ZITIERTER TEXT |
^^^^^^^^^^^^^^^^

Zusätzlich veröffentlichen wir auch unsere Beschwerden – wohlwissend, dass es keinen einheitlichen Beschwerdebegriff gibt. Das ist nicht unbedingt bequem: Die Beschwerden haben sich im Laufe des letzten Jahres verfünffacht – von 3.340 auf 16.228. Dieser Anstieg ist zum Großteil hausgemacht: Wir haben den Beschwerdebegriff – „Was ist eigentlich eine Beschwerde?“ – innerhalb der SBK bewusst sehr niedrigschwellig gefasst. Wir haben unsere Berater mit Kundenkontakt noch einmal für Beschwerden und Rückfragen sensibilisiert. Und wir haben aktive Beschwerde-Stimulation betrieben, das heißt, bei jedem Kontakt proaktiv nach Verbesserungsvorschlägen gefragt und diese dann als Beschwerde erfasst. Jetzt haben wir das Ergebnis: Fünf Mal mehr Beschwerden als im Vorjahr. Das ist die Schattenseite von Transparenz – könnte man sagen.

^^^^^^^^^^^^^^^^

MATERIAL |

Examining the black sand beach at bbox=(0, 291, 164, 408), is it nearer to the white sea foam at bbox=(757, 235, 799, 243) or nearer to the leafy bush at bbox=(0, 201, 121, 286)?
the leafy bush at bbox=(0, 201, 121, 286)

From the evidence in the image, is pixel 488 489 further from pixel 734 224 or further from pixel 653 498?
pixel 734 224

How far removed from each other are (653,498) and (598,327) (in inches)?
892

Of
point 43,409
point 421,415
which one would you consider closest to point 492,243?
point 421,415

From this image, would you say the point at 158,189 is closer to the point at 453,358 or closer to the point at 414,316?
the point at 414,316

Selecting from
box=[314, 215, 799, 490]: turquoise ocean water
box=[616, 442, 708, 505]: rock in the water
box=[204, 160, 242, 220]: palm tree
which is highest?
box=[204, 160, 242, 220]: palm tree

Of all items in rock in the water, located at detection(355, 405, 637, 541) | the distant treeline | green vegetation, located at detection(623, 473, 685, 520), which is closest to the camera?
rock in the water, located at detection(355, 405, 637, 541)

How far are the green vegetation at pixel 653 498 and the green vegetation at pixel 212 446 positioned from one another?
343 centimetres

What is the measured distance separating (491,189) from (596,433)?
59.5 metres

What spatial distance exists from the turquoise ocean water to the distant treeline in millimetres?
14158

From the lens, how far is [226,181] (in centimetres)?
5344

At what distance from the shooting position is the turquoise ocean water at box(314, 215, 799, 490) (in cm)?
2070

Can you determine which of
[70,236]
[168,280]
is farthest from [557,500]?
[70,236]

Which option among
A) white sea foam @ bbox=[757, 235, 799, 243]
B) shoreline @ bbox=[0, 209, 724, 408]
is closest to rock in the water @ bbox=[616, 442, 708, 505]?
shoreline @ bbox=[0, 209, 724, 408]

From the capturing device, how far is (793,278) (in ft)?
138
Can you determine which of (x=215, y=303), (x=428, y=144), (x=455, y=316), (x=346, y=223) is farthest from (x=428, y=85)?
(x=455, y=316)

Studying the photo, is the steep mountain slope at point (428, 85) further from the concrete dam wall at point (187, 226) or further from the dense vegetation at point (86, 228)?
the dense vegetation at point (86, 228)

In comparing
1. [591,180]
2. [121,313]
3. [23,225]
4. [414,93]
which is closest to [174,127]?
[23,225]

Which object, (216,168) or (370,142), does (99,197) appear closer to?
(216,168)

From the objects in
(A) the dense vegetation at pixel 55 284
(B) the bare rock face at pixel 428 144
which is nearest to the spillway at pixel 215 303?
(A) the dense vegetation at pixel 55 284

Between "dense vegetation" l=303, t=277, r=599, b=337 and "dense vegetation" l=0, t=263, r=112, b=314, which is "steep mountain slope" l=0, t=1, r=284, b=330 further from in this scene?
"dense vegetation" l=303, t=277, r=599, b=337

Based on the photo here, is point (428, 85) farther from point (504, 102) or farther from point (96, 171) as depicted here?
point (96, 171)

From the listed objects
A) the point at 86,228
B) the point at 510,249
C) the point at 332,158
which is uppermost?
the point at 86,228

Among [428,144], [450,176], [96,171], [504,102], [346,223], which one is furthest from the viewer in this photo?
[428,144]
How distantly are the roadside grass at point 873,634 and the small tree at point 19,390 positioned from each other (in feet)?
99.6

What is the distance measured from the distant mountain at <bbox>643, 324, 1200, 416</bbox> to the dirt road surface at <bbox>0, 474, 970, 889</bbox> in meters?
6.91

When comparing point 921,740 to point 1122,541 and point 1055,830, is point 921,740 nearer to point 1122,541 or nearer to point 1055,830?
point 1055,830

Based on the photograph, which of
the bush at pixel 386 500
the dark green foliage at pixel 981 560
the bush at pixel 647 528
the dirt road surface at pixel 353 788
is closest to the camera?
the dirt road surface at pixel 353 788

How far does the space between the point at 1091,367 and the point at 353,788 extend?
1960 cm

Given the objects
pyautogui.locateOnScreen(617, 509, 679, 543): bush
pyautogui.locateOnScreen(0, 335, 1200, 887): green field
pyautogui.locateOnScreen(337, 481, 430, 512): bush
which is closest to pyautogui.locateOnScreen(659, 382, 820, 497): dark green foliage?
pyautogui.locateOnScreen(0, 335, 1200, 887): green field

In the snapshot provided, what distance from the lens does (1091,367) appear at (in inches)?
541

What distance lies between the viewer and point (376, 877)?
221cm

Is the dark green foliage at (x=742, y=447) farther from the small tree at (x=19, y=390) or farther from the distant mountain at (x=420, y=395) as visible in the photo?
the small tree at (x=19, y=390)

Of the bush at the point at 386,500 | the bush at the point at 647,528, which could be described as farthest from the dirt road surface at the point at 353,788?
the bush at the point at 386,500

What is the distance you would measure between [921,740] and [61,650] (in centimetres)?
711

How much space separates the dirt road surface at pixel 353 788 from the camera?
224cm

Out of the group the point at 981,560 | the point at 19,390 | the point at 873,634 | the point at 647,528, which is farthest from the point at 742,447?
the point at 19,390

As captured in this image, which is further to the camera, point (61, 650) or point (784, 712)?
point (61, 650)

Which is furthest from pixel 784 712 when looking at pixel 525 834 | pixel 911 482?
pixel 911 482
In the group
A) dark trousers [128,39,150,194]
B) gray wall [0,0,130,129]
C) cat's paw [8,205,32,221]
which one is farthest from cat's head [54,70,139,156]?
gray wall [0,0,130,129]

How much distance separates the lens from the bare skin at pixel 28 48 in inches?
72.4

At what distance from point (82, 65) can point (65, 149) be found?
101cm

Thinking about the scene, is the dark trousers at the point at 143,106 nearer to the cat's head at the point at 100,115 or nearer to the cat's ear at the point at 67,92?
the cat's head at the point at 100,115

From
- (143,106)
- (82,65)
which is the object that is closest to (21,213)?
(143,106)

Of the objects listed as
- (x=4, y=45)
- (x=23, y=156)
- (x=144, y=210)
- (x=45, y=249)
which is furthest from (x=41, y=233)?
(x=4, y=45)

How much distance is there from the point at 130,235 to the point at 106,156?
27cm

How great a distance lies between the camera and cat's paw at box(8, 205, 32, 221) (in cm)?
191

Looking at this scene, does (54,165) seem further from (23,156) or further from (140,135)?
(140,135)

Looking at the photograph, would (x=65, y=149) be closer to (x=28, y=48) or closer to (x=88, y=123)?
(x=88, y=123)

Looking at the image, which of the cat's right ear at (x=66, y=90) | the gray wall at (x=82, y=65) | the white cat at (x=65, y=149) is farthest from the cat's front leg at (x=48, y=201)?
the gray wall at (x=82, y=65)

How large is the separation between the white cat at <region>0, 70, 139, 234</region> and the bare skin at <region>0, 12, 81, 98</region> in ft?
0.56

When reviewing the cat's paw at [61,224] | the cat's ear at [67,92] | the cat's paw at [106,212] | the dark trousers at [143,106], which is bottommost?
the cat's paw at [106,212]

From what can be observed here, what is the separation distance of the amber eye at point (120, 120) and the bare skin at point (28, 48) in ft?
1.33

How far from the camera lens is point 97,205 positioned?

^^^^^^^^^^^^^^^^

DETAILS ZUR AUFGABE |
Schreib aus dem Text über die Beschwerden einen Abschnitt wörtlich ab. Fang bei den Worten „Zusätzlich veröffentlichen wir“ an und hör nach „könnte man sagen.“ auf.

ERGEBNIS DER AUFGABE |
Zusätzlich veröffentlichen wir auch unsere Beschwerden – wohlwissend, dass es keinen einheitlichen Beschwerdebegriff gibt. Das ist nicht unbedingt bequem: Die Beschwerden haben sich im Laufe des letzten Jahres verfünffacht – von 3.340 auf 16.228. Dieser Anstieg ist zum Großteil hausgemacht: Wir haben den Beschwerdebegriff – „Was ist eigentlich eine Beschwerde?“ – innerhalb der SBK bewusst sehr niedrigschwellig gefasst. Wir haben unsere Berater mit Kundenkontakt noch einmal für Beschwerden und Rückfragen sensibilisiert. Und wir haben aktive Beschwerde-Stimulation betrieben, das heißt, bei jedem Kontakt proaktiv nach Verbesserungsvorschlägen gefragt und diese dann als Beschwerde erfasst. Jetzt haben wir das Ergebnis: Fünf Mal mehr Beschwerden als im Vorjahr. Das ist die Schattenseite von Transparenz – könnte man sagen.